UC San Diego'da nöropsikiyatrist olan Dilip Jeste ve ekibi tarafından 27 ile 101 yaş arasındaki 340 kişi arasında yapılan araştırma, yalnızlığın yaş ilerledikçe ortaya çıkan bir sorun olduğu düşüncesini çürüttü.
Psikolojik sağlık değerlendirmelerinin sonuçlarına göre yalnızlığın tavan yaptığı üç dönem belirlendi: 80'li yaşların sonları, 50'li yaşların ortaları ve 20'li yaşların sonları.
Hangi Yaşlar Hangi Krizleri Yaşıyor?
Araştırmacılar, kesin faktörleri belirleyemese de bu dönemlerde ortaya çıkan yalnızlığın ağırlıklı olarak yaşlar ile bağlantılı olan zorluklar ve stresten kaynaklandığını belirtti. Jeste, 20'li yaşların sonlarında yalnızlığın neden tavan yapıyor olabileceğini şu şekilde açıklıyor:
"Bu dönem genelde kişinin kritik kararlar aldığı yılları temsil ediyor. Yaşıtlarınızın sizden daha iyi kararlar aldığını düşünüyor ve kararlarınız üzerindeki pişmanlıklar nedeniyle suçluluk hissediyorsunuz."
50'li yaşların ortalarında ise insanlar "orta yaş krizine" giriyor.
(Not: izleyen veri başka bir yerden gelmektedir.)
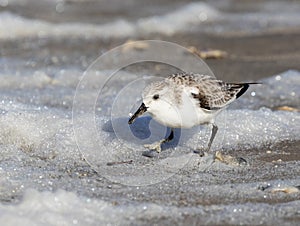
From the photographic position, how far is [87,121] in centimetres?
567

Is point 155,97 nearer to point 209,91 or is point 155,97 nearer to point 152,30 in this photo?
point 209,91

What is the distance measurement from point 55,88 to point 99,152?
2.13 meters

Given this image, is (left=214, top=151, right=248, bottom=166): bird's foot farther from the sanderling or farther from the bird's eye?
the bird's eye

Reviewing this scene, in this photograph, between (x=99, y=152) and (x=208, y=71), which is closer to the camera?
(x=99, y=152)

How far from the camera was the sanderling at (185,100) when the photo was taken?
489 cm

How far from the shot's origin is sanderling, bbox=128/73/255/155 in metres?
4.89

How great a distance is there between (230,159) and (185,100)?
0.53 m

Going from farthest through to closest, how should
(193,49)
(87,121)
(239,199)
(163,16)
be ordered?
(163,16) → (193,49) → (87,121) → (239,199)

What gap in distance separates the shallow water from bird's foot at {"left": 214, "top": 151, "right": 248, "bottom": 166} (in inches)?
2.2

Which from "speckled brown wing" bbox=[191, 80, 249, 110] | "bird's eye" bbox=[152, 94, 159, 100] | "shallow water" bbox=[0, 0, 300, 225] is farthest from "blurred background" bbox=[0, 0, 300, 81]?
"bird's eye" bbox=[152, 94, 159, 100]

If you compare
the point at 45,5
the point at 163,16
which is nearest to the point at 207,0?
the point at 163,16

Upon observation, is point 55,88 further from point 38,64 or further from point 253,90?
point 253,90

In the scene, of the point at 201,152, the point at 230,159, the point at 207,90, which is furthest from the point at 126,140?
the point at 230,159

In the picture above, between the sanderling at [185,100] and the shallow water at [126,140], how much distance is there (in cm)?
30
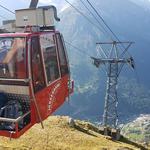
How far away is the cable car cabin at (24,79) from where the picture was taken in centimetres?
1619

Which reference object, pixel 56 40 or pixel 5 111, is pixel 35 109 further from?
pixel 56 40

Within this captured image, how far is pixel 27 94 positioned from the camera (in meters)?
16.7

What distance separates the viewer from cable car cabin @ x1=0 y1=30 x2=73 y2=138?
16.2 meters

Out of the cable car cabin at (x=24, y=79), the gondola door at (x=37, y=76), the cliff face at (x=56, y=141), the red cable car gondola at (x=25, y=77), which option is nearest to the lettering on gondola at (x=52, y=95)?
the red cable car gondola at (x=25, y=77)

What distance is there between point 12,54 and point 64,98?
572cm

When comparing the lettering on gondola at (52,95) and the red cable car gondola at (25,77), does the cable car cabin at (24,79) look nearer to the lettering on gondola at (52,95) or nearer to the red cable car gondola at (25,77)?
the red cable car gondola at (25,77)

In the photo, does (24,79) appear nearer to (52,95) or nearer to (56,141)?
(52,95)

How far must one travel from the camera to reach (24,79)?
1612cm

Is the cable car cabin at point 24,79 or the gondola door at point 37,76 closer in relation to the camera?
the cable car cabin at point 24,79

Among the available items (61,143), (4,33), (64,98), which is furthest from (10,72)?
(61,143)

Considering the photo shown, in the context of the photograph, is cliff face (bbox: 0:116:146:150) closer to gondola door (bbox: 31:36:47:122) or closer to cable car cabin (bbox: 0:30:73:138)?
cable car cabin (bbox: 0:30:73:138)

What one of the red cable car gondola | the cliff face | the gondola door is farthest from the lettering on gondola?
the cliff face

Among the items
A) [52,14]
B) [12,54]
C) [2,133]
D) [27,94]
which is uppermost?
[52,14]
Bu dönemde yaşanan sağlık sorunları insanların ölüme karşı olan bilinçliliğini artırıyor.
80'li yaşların sonlarına gelindiğinde ise yalnızlığın psikolojik tesiri tekrar güçlü bir şekilde ortaya çıkabiliyor. Fiziksel yorgunluğun yanı sıra hafıza kaybı ve arkadaş ile eşinizin ölümü durumu daha da kötüleştiriyor.
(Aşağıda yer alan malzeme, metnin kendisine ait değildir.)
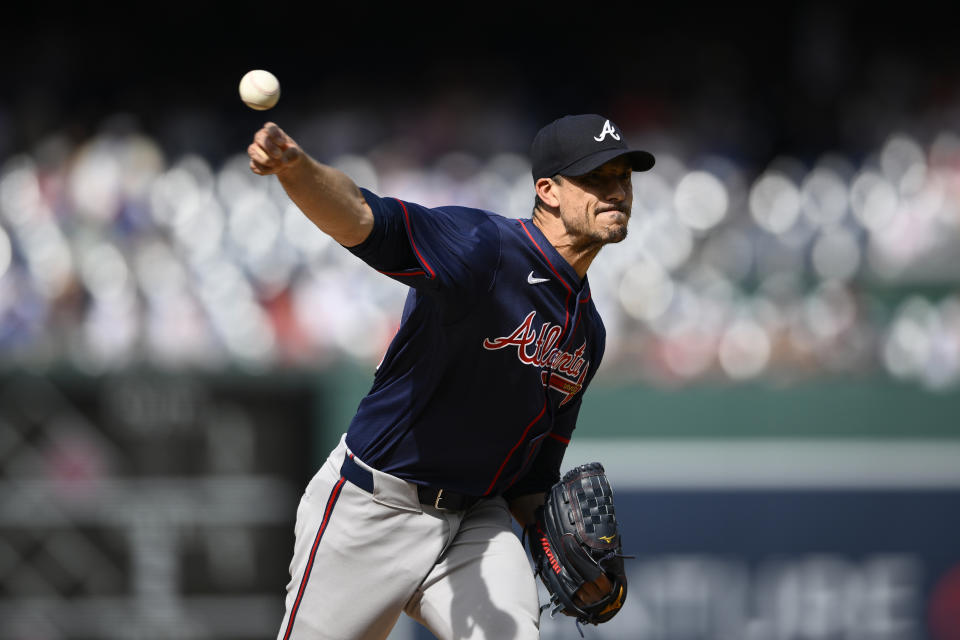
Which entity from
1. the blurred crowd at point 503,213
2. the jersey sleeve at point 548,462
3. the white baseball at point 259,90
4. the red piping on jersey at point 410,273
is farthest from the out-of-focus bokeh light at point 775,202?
the white baseball at point 259,90

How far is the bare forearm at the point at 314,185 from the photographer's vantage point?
2.20m

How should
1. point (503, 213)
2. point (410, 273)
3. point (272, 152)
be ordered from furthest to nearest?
point (503, 213), point (410, 273), point (272, 152)

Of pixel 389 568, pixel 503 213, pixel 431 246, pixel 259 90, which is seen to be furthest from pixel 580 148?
pixel 503 213

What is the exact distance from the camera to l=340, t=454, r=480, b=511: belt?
2.89 m

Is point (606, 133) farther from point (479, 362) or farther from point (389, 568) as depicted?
point (389, 568)

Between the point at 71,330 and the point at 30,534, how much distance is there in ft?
4.11

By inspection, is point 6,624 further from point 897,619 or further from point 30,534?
point 897,619

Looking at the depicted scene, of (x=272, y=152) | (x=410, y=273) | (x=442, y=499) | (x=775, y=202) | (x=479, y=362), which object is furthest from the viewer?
(x=775, y=202)

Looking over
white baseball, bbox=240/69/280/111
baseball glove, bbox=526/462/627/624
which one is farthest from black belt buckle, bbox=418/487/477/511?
white baseball, bbox=240/69/280/111

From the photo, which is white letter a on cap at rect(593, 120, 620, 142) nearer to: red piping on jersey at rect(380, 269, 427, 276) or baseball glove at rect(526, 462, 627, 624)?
red piping on jersey at rect(380, 269, 427, 276)

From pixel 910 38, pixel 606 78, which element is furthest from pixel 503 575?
pixel 910 38

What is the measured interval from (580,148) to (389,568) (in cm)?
114

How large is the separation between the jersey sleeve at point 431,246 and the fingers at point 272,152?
239mm

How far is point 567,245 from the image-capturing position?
291cm
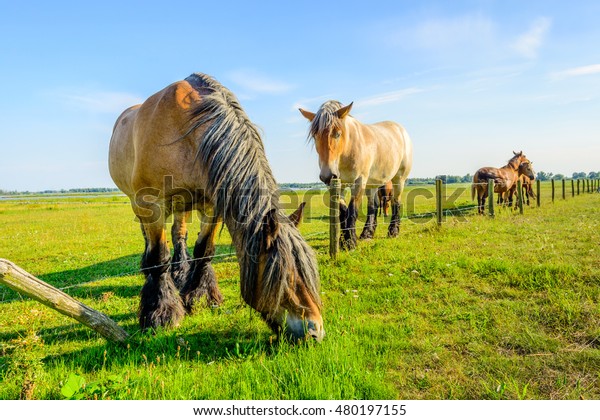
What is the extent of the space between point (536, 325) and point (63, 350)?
469cm

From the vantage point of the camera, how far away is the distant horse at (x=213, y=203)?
2920 mm

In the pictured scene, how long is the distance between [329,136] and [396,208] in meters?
4.09

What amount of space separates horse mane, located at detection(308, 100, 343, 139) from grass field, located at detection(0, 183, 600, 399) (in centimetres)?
252

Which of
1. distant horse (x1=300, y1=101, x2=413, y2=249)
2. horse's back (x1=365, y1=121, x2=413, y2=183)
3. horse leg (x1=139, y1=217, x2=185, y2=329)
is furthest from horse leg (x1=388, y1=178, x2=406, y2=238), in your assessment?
horse leg (x1=139, y1=217, x2=185, y2=329)

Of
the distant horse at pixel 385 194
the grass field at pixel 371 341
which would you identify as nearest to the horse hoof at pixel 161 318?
the grass field at pixel 371 341

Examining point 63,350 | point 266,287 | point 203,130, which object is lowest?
point 63,350

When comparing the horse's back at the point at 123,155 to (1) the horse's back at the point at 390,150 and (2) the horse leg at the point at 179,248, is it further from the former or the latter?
(1) the horse's back at the point at 390,150

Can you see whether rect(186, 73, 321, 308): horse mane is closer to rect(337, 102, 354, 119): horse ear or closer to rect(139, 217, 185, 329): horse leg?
rect(139, 217, 185, 329): horse leg

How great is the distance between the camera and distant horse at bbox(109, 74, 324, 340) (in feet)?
9.58

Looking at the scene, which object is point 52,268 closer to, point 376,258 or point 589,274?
point 376,258

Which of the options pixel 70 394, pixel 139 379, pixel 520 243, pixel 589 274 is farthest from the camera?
pixel 520 243

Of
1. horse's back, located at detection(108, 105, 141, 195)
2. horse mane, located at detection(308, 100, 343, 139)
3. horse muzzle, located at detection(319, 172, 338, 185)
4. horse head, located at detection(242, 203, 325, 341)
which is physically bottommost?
horse head, located at detection(242, 203, 325, 341)

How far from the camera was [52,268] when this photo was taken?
7414mm
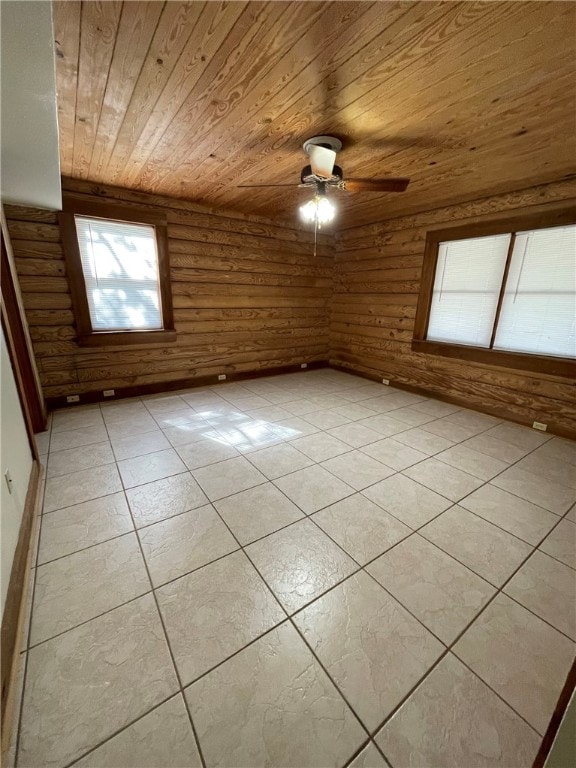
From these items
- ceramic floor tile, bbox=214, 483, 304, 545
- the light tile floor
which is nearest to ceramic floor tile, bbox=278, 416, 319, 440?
the light tile floor

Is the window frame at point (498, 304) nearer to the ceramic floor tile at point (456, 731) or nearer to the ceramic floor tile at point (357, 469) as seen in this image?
the ceramic floor tile at point (357, 469)

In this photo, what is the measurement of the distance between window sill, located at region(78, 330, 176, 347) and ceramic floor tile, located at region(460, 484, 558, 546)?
3.54 metres

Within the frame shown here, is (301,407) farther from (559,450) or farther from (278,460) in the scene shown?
(559,450)

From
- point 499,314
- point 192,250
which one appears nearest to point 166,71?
point 192,250

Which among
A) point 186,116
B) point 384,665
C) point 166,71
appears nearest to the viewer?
point 384,665

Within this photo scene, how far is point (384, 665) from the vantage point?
1120mm

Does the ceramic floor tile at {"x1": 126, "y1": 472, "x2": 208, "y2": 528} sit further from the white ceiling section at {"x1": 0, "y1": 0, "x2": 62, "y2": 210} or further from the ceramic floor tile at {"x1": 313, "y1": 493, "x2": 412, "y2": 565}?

Dikkat edilmesi gereken nokta ise yalnızlığın ne zaman ortaya çıktığından çok ne kadar "şiddetli" olduğu. Maalesef bu süre giderek artıyor. ABD merkezli geçmişteki araştırmalar %17 ile %57 arasında değişirken, 2018 tarihli en son araştırmada yalnızlığın kalıcılığı %76 olarak belirlendi. Bu sonuç araştırmacıları korkuttu çünkü bu kadar şiddetli yalnızlı çeken deneklerin hiçbiri ileri derece depresyon veya şizofreni gibi ciddi zihinsel sorunlara maruz kalmamıştı. Sonuçlar, normal insanlar arasında yalnızlığın giderek ciddi bir hastalık haline geldiğine işaret etti.
Bol Kitap Okuyun!
Jeste ve ekibi araştırmanın son kısmında yalnızlığı farklı bir açıdan ele almak istedi. "San Diego Wisdom Scale" olrak adlandırılan test, insan beyninin belli bölgeleri ile toplumsal davranışlarını, duygusal düzenlerini ve yansımalarını, tolerans ve kendini anlama gibi yeteneklerini ilişkilendiriyor.
Deneylerde, araştırmacılar akıl ve yalnızlık arasında ters orantılı ilişki bulunduğunu keşfetti. Kısaca, daha bilge, akıllı insanların daha az yalnızlık çektiği anlaşıldı.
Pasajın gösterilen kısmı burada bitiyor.